_Records excerpted from a collection_.
— start —
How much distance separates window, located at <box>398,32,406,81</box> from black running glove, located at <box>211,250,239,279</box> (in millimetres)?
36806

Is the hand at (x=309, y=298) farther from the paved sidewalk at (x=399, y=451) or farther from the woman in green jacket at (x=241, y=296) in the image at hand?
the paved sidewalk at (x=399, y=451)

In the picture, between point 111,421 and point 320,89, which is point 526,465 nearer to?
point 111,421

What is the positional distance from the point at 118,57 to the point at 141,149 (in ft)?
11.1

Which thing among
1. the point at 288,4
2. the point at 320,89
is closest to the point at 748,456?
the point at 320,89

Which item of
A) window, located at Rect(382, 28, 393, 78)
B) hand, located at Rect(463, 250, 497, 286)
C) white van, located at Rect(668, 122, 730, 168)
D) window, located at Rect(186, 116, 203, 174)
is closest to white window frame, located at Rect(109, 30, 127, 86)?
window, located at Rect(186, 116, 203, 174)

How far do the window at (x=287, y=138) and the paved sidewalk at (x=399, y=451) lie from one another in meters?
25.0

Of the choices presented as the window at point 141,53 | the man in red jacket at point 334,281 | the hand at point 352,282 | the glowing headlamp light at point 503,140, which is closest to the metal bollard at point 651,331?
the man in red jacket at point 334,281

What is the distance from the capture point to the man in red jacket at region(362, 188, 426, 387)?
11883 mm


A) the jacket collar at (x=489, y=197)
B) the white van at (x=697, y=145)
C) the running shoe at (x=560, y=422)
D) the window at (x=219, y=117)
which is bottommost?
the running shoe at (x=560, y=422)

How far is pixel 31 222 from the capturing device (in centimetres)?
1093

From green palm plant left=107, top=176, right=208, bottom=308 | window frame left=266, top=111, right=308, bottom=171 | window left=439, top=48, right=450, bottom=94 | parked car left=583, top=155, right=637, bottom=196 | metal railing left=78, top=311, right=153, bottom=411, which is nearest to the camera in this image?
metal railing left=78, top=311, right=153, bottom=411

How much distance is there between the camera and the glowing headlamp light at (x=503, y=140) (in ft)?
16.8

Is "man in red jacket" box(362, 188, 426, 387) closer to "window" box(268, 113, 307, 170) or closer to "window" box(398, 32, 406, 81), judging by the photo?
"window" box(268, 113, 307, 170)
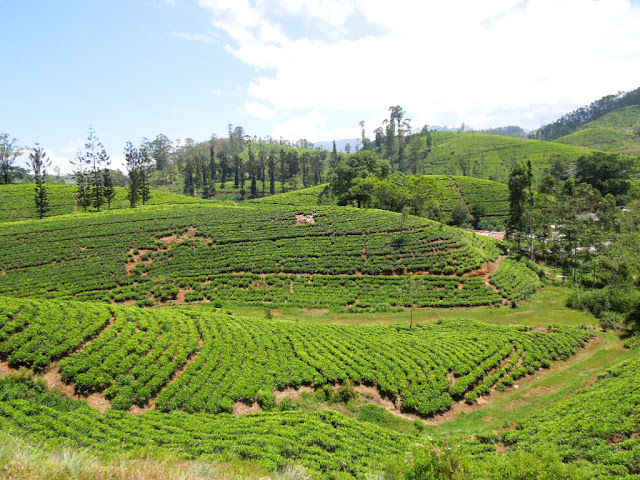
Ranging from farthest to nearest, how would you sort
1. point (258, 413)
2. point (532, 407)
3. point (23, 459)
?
1. point (532, 407)
2. point (258, 413)
3. point (23, 459)

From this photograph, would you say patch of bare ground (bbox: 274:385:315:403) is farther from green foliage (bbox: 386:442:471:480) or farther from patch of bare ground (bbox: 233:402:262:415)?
green foliage (bbox: 386:442:471:480)

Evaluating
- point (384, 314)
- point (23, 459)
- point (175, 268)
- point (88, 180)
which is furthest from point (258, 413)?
point (88, 180)

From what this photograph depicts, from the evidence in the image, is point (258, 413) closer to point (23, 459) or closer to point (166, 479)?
point (166, 479)

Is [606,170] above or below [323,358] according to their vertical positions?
above

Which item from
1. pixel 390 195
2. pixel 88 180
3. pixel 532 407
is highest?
pixel 88 180

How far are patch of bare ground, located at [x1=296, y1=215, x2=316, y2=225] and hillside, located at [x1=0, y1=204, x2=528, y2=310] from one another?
568 mm

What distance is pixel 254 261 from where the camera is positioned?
44.4 metres

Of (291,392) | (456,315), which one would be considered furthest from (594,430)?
(456,315)

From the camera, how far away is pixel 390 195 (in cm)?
7525

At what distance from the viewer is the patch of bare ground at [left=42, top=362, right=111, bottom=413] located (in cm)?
1609

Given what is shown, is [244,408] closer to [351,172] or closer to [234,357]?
[234,357]

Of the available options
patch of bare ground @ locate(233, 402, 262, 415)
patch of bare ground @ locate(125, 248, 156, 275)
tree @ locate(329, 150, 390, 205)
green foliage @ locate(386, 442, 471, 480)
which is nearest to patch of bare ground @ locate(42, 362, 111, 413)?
patch of bare ground @ locate(233, 402, 262, 415)

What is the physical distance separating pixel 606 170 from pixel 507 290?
8957 cm

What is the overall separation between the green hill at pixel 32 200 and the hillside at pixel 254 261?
2293 cm
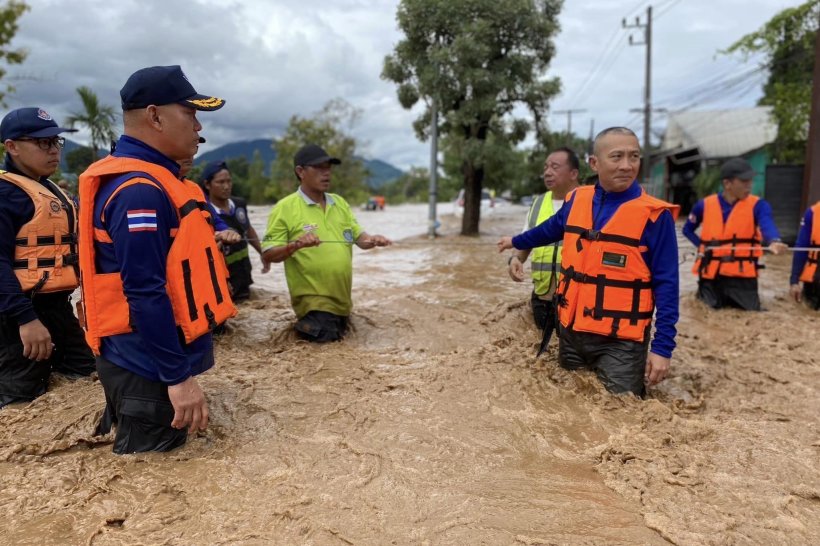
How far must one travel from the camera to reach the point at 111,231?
2.37 m

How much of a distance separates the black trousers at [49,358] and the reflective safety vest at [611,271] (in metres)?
3.50

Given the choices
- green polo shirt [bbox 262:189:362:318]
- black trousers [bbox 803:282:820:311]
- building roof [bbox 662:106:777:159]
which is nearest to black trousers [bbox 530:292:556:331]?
green polo shirt [bbox 262:189:362:318]

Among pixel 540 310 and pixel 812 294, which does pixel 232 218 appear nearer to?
pixel 540 310

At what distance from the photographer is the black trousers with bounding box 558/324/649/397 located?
3617mm

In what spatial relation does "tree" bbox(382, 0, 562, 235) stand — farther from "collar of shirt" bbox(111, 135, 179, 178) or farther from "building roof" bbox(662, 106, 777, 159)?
"building roof" bbox(662, 106, 777, 159)

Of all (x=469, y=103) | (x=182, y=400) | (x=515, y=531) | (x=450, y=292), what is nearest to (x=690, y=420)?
(x=515, y=531)

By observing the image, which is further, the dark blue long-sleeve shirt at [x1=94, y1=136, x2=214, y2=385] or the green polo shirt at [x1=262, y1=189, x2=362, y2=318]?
the green polo shirt at [x1=262, y1=189, x2=362, y2=318]

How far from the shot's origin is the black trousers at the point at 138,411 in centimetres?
259

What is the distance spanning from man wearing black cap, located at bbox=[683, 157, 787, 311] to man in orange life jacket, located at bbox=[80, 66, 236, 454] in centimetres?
633

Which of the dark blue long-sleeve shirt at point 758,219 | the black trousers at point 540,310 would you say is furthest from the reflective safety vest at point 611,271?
the dark blue long-sleeve shirt at point 758,219

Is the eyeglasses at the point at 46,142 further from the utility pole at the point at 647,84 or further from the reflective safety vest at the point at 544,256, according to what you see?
the utility pole at the point at 647,84

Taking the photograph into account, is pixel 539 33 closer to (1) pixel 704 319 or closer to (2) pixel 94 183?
(1) pixel 704 319

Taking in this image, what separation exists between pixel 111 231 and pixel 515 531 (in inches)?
83.1

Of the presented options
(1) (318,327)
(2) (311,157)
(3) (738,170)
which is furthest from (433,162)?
(1) (318,327)
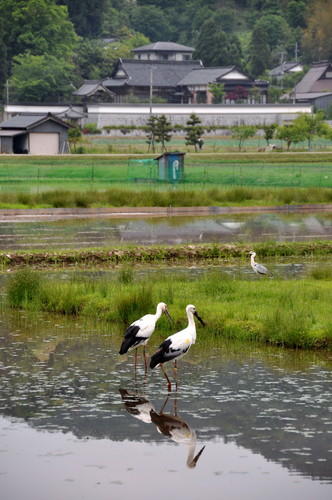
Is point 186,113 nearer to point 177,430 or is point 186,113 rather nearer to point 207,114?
point 207,114

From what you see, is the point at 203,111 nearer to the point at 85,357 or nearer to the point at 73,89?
the point at 73,89

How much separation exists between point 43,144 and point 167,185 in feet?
106

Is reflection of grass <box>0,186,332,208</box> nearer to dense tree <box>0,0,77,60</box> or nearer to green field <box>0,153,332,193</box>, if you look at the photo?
green field <box>0,153,332,193</box>

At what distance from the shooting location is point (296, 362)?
18797mm

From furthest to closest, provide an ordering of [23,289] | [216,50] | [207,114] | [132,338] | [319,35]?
Result: [319,35] < [216,50] < [207,114] < [23,289] < [132,338]

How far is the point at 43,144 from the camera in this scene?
9100 centimetres

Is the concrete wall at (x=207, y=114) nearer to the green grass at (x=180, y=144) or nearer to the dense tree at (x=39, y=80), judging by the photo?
the green grass at (x=180, y=144)

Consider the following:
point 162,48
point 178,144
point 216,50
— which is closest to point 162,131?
point 178,144

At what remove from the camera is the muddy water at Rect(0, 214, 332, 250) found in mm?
37188

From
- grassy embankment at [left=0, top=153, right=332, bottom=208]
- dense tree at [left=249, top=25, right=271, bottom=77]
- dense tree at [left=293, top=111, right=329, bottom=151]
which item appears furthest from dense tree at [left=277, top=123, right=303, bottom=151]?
dense tree at [left=249, top=25, right=271, bottom=77]

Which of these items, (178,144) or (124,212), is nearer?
(124,212)

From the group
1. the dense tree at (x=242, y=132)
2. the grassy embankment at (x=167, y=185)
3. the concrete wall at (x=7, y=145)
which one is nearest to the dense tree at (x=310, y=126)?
the dense tree at (x=242, y=132)

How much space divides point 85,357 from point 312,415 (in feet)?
16.7

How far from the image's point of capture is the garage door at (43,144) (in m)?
90.4
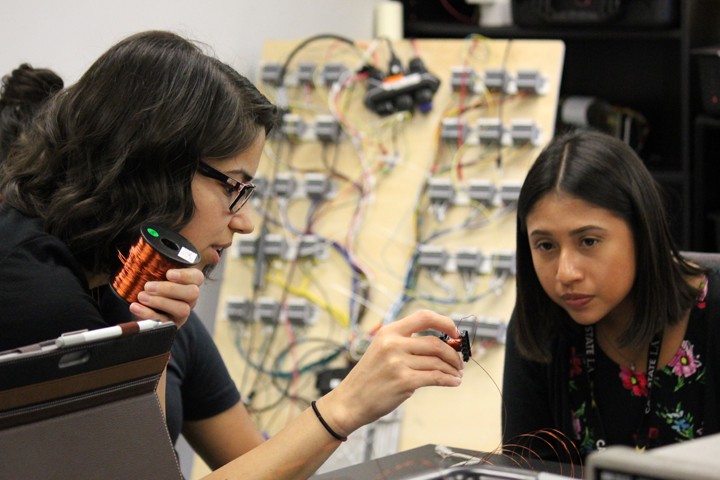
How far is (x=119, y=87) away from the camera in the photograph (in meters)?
1.43

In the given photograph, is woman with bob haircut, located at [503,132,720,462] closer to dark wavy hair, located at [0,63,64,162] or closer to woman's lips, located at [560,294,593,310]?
woman's lips, located at [560,294,593,310]

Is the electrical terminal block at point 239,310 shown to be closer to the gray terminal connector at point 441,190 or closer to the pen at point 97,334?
the gray terminal connector at point 441,190

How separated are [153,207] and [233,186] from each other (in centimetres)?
13

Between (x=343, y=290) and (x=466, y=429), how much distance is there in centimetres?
55

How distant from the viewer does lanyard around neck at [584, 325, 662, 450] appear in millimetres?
1697

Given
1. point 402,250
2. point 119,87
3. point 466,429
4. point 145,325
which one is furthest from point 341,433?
point 402,250

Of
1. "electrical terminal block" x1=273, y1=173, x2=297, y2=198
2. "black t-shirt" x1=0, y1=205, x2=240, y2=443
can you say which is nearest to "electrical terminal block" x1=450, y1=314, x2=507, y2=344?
"electrical terminal block" x1=273, y1=173, x2=297, y2=198

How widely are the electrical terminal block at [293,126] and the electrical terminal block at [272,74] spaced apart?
0.47 ft

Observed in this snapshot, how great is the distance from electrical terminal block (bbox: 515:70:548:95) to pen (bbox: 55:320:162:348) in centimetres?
196

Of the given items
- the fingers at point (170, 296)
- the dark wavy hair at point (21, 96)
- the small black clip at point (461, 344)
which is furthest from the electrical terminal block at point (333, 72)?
the small black clip at point (461, 344)

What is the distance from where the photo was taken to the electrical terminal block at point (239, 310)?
2891 mm

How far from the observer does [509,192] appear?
2719 mm

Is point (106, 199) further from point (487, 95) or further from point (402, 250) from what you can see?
point (487, 95)

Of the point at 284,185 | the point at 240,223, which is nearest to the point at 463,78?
the point at 284,185
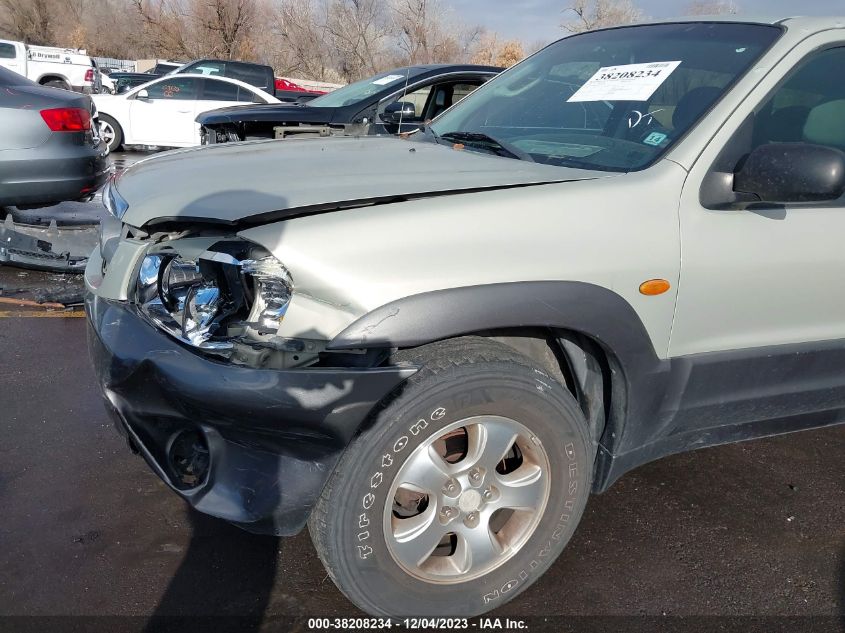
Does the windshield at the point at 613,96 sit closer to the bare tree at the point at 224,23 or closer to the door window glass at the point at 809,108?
the door window glass at the point at 809,108

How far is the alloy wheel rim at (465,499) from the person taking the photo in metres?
2.06

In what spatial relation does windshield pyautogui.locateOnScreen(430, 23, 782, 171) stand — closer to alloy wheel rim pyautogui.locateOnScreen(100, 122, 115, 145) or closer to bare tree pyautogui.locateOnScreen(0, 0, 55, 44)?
alloy wheel rim pyautogui.locateOnScreen(100, 122, 115, 145)

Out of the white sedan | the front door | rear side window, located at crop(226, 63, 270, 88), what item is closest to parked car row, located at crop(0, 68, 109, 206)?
the front door

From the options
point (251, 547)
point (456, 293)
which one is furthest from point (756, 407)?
point (251, 547)

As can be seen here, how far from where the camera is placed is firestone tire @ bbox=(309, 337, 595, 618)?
1955 mm

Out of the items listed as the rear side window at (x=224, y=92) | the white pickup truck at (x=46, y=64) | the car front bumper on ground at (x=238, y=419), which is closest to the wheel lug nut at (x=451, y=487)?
the car front bumper on ground at (x=238, y=419)

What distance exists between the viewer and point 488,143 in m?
2.82

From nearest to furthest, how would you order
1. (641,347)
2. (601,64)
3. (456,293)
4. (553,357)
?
Answer: 1. (456,293)
2. (641,347)
3. (553,357)
4. (601,64)

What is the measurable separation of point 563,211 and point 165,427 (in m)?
1.32

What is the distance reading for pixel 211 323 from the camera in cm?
202

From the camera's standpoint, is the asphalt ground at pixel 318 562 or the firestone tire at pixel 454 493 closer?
the firestone tire at pixel 454 493

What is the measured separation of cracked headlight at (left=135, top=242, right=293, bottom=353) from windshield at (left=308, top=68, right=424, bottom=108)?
210 inches

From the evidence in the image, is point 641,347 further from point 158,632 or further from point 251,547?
point 158,632

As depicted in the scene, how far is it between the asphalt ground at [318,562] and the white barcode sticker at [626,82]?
163 cm
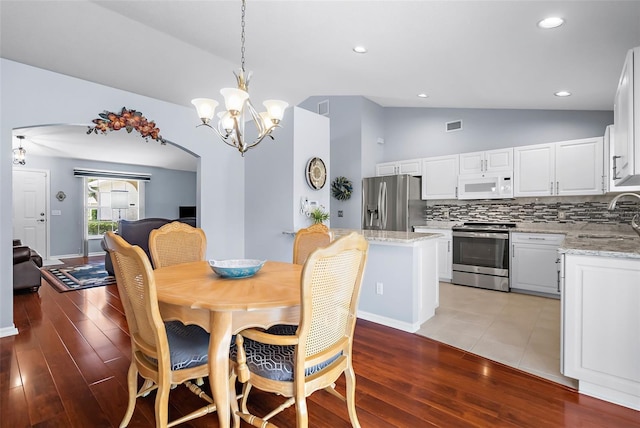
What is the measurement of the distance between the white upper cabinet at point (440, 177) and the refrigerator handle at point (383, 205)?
→ 648mm

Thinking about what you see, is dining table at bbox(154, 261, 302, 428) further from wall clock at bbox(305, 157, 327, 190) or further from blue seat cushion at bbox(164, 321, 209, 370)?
→ wall clock at bbox(305, 157, 327, 190)

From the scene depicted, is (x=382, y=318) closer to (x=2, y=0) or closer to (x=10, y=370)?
(x=10, y=370)

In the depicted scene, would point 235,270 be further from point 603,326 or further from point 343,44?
point 343,44

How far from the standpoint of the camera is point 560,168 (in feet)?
13.4

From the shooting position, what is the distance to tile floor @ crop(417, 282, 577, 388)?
2361mm

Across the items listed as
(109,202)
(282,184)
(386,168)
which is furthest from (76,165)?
(386,168)

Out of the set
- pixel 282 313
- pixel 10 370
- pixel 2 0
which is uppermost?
pixel 2 0

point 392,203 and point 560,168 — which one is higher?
point 560,168

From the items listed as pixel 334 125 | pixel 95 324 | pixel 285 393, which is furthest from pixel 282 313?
pixel 334 125

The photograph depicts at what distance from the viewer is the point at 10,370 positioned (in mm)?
2230

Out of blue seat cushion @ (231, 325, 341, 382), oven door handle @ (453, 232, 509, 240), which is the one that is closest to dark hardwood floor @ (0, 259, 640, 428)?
blue seat cushion @ (231, 325, 341, 382)

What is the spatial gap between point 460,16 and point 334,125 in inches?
155

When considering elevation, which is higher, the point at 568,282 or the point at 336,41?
the point at 336,41

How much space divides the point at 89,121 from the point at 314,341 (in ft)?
11.3
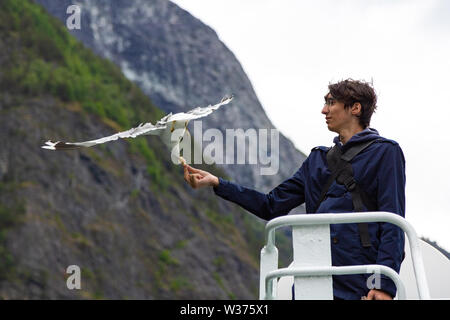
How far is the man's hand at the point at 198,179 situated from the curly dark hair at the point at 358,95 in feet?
2.93

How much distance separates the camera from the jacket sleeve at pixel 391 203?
4.71 meters

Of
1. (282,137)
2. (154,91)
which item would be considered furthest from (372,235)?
(282,137)

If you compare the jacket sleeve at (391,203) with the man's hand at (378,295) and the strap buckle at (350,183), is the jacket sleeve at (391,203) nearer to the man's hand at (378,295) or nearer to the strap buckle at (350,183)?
the man's hand at (378,295)

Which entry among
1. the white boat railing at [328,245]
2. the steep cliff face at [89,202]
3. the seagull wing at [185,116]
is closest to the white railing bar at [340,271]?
the white boat railing at [328,245]

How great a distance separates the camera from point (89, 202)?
80375 mm

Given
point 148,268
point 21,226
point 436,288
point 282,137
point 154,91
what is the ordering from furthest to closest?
point 282,137
point 154,91
point 148,268
point 21,226
point 436,288

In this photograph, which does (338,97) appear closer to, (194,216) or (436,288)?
(436,288)

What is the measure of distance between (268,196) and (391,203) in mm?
1026

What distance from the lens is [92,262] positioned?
7569cm

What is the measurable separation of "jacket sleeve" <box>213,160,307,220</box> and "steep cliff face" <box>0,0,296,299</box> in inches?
2532

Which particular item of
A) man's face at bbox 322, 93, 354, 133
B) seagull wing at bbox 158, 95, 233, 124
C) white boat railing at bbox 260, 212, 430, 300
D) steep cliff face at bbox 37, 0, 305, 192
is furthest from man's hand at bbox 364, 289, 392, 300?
steep cliff face at bbox 37, 0, 305, 192

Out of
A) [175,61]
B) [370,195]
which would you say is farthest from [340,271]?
[175,61]

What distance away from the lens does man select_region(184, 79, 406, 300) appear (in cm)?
479

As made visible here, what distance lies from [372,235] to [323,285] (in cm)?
65
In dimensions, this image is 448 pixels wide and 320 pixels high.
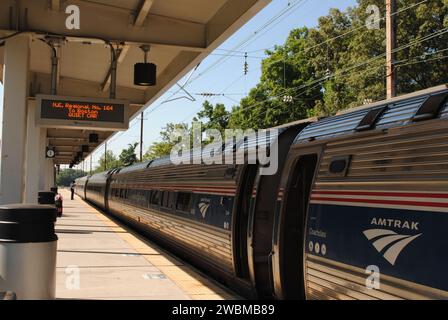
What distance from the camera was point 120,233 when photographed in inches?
690

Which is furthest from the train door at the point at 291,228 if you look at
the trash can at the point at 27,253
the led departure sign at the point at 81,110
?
the led departure sign at the point at 81,110

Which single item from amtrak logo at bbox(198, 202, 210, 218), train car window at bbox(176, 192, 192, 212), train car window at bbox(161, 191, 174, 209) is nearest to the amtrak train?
amtrak logo at bbox(198, 202, 210, 218)

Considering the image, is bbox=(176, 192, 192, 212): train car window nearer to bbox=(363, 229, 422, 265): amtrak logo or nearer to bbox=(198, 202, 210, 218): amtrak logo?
bbox=(198, 202, 210, 218): amtrak logo

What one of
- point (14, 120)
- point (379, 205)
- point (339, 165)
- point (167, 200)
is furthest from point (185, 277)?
point (379, 205)

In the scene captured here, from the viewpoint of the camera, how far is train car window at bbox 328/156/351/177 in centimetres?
498

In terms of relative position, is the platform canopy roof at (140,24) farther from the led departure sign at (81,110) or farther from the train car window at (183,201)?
the train car window at (183,201)

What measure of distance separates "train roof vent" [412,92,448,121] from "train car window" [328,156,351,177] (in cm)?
86

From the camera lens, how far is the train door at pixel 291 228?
611 cm

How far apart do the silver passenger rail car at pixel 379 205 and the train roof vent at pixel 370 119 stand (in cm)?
1

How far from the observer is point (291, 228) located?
6.26m

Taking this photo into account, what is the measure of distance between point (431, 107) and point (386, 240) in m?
1.09

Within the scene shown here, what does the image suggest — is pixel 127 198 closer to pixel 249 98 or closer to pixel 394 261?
pixel 394 261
— end —
_What you will do_.
Return exactly, and only, the line containing "What measure of" and every line after it through the end of the material.

_Final result_.
What measure of distance separates "train roof vent" [412,92,448,121] from "train car window" [328,156,351,177] (in cm)?
86

From the camera lens, how far is the train door at pixel 291 228?
611 cm

How far apart do the silver passenger rail car at pixel 379 205 and the train roof vent at pixel 370 119 stand (in cm)?
1

How far from the observer is point (291, 228) located?
6.26m

Taking this photo into account, what is the measure of distance between point (431, 107) and point (386, 240) in m?
1.09

Within the scene shown here, what does the image suggest — is pixel 127 198 closer to pixel 249 98 or closer to pixel 394 261?
pixel 394 261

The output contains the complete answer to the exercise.